* [TEXTE À LIRE]
Oser la paix ! par Franck Marsal

Franck Marsal donne un cadre au débat que nous avons souhaité ici à propos de l’intervention de Fabien Roussel dans le JDD sur la paix. Il nous présente également l’initiative qu’ont animée des personnalités de la direction nationale du PCF et des militants de ce parti en appelant à un positionnement différent sur les relations internationales, sur la paix et sur le socialisme, tout en se situant résolument dans le courant majoritaire de la base commune. Ce texte de Franck, qu’appelait mon analyse de l’intervention de Fabien Roussel au JDD, dit qu’Histoire et société va contribuer à la discussion et à l’approfondissement de cette base commune. Histoire et société connait une croissance continue de son lectorat au plan international en particulier et a réussi jusqu’ici à être un lieu d’intervention de “tendances” très diverses à partir d’une conception commune de la paix dans la justice. Ce qui se passe au PCF, comme d’ailleurs la montée des luttes en France et dans le monde, fait partie d’un renouveau internationaliste. De cette nouvelle étape du congrès que les communistes ont choisi de mener dans la sérénité mais sur le fond, il y a beaucoup à attendre pour tous. Nous relayons donc volontiers ces débats, ce que nous demandons c’est que les interventions soient argumentées et que les insultes, les affirmations de principe sur tel ou tel, ne tiennent pas lieu d’analyses et de propositions. Nous n’avons que trop souffert de ces mœurs-là, pendant plus de vingt ans, la social-démocratisation du parti s’est accompagnée de censures, de rumeurs et du refus d’entendre les arguments que l’on frappait du sceau infamant de “stalinisme”, en évitant dans le même temps un véritable examen critique de notre histoire pour accepter celle des capitalistes et de l’UE créant un équivalent entre communisme et nazisme. Ce fut un appauvrissement théorique et politique qui a frappé de la base au sommet les communistes, il a contribué à l’effacement du parti, à sa rupture avec le monde du travail. Il faut du temps pour opérer la reconquête et chacun doit faire la preuve de sa volonté de construire le parti dont la classe ouvrière, le monde de la création, la jeunesse et toutes les formes d’émancipation collective et individuelle ont besoin en relation avec le génie propre de notre peuple que Marx définissait comme celui de la lutte des classes. (note de Danielle Bleitrach pour histoire et société)

Macron et les classes dirigeantes occidentales ont pris le parti de l’escalade, de la guerre, du surarmement. Mais désormais, face à eux, de plus en plus de voix appellent au contraire à des initiatives de paix.

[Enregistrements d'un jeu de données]
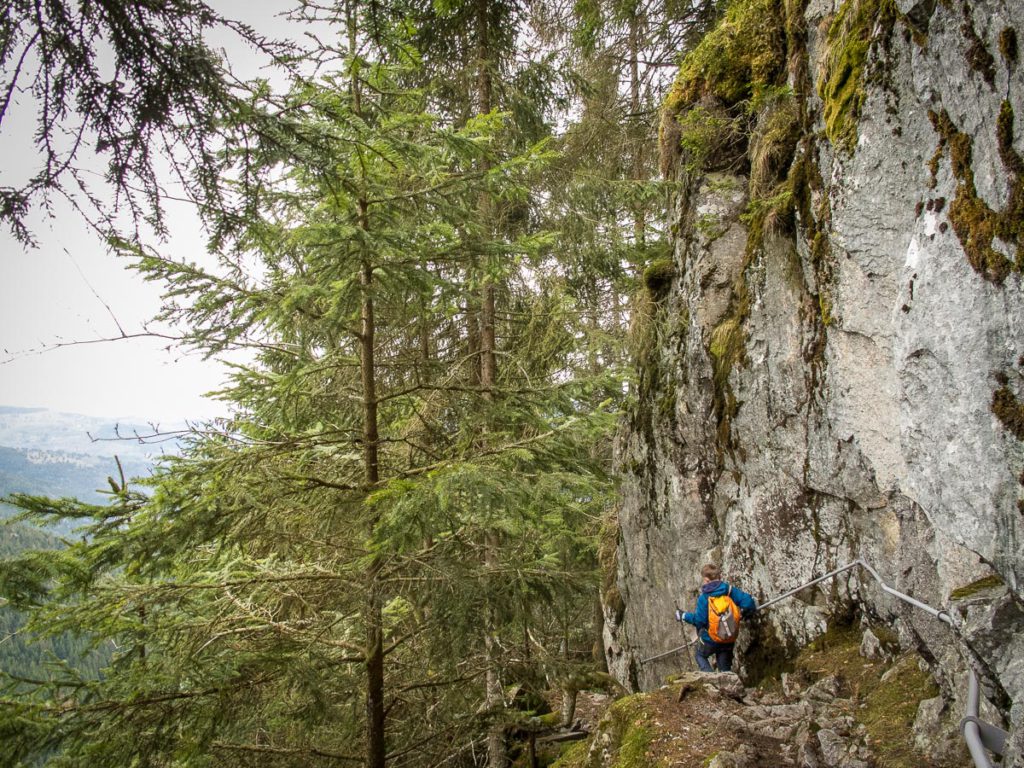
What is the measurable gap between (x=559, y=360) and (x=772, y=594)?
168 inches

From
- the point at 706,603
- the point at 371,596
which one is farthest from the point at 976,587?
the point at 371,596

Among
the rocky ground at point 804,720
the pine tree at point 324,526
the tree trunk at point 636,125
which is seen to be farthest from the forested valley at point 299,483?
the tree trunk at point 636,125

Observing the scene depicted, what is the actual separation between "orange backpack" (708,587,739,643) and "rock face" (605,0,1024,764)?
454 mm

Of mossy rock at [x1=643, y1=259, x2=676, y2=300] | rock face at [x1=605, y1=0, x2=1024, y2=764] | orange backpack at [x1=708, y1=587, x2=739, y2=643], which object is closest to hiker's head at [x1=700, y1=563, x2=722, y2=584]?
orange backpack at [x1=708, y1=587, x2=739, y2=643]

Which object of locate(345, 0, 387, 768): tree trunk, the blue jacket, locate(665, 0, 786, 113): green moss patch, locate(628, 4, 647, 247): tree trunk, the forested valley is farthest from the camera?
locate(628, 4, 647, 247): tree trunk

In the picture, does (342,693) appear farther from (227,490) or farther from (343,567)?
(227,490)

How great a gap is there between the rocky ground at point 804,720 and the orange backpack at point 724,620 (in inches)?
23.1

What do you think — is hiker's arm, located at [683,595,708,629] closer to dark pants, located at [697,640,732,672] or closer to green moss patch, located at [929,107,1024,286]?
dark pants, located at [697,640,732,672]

* [SÉRIE D'EXERCICES]
a. Reproduisez sans modification le passage de l'article « Oser la paix ! » qui va de « Macron et les » à « initiatives de paix. ».
b. D'après l'article « Oser la paix ! », pendant combien de temps la social-démocratisation du parti s'est-elle accompagnée de censures et de rumeurs ?

* [RÉSULTATS DES EXERCICES]
a.
Macron et les classes dirigeantes occidentales ont pris le parti de l’escalade, de la guerre, du surarmement. Mais désormais, face à eux, de plus en plus de voix appellent au contraire à des initiatives de paix.

b. Pendant plus de vingt ans.